The visualization is a plot that shows the number of cases across the most frequent 10 offense types by hour for each year, with separate panels for each year from 2017 to 2022.

Daily Patterns: For offenses such as petit larceny, harassment 2, and grand larceny, there is a noticeable increase in cases during the hours of 11 AM to 6 PM. These peaks suggest that these types of offenses occur more frequently during the daytime, potentially aligning with higher population activity and opportunities for these crimes. Across all examined offenses, there is a marked decrease in frequency around the hours of 5 AM and 6 AM, indicating these early morning hours are when offenses are least common. This pattern could be related to lower pedestrian and vehicle traffic, reduced social interaction, and the fact that many potential victims and perpetrators are likely to be at home during these hours.
Yearly Differences: By comparing across panels, we can see the patterns hold steady over 2017-2022. This consistency suggests that the hourly trends in criminal activity for these offense types have not undergone significant changes over the years. Such stability in crime patterns might imply that underlying factors influencing crime rates—such as social behavior, economic conditions, and law enforcement practices—have remained relatively constant during this period.

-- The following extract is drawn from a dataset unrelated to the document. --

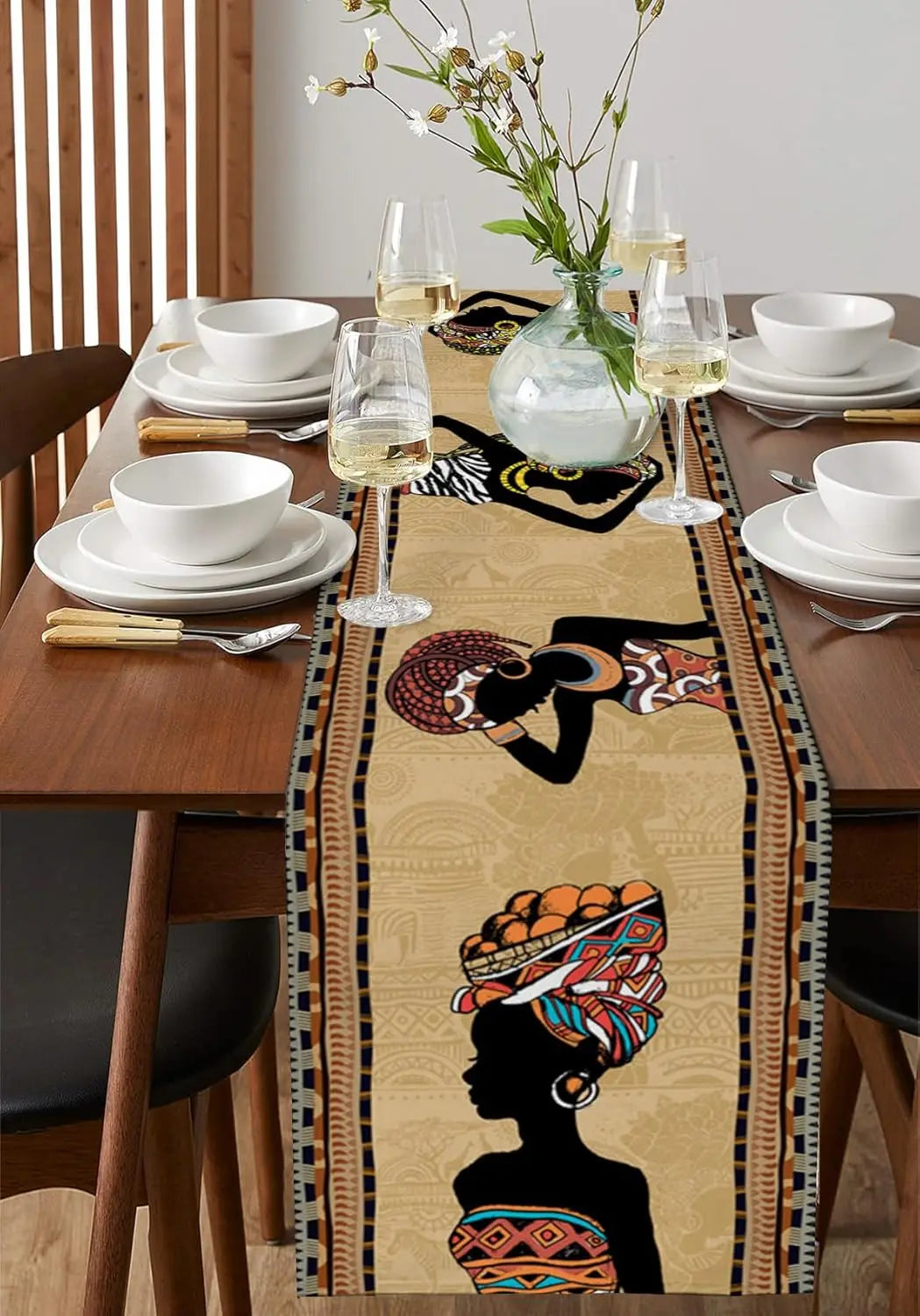 Traditional Tribal Brown African Woman Linen Table Runners Dresser Scarf Decor Washable Dining Table Runners Home Decorations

From this visualization, stakeholders such as law enforcement or community leaders could draw insights into when to allocate resources more effectively to prevent or respond to these offenses. Additionally, it could prompt further investigation into why certain offenses peak at specific hours and how this information could inform prevention strategies.

Crime Map

Due to limitations in server memory, we are not able to display all offense reports on the heat map. As a result, we’ve randomly selected 30% of all NYPD crime complaints to be visualized on the heat map, ensuring that the performance remains efficient.
To offer a thorough analysis of crime trends, we have included all cases in the line graph that accompanies the heat map below.
Consequently, the discrepancy in the number of total crime cases each year between the two visual representations is deliberate. This method allows us to balance interactive map responsiveness with a full depiction of crime trends over the years.

This map highlights that Manhattan, Queens, and the Bronx are areas with more crime activities. This could be due to various factors like population density, socio-economic conditions, or policing strategies. An interesting observation is that the Upper East Side in Manhattan has significantly lower crime rates compared to its neighboring areas. This could be attributed to factors like higher income levels, better security measures, or lower population density.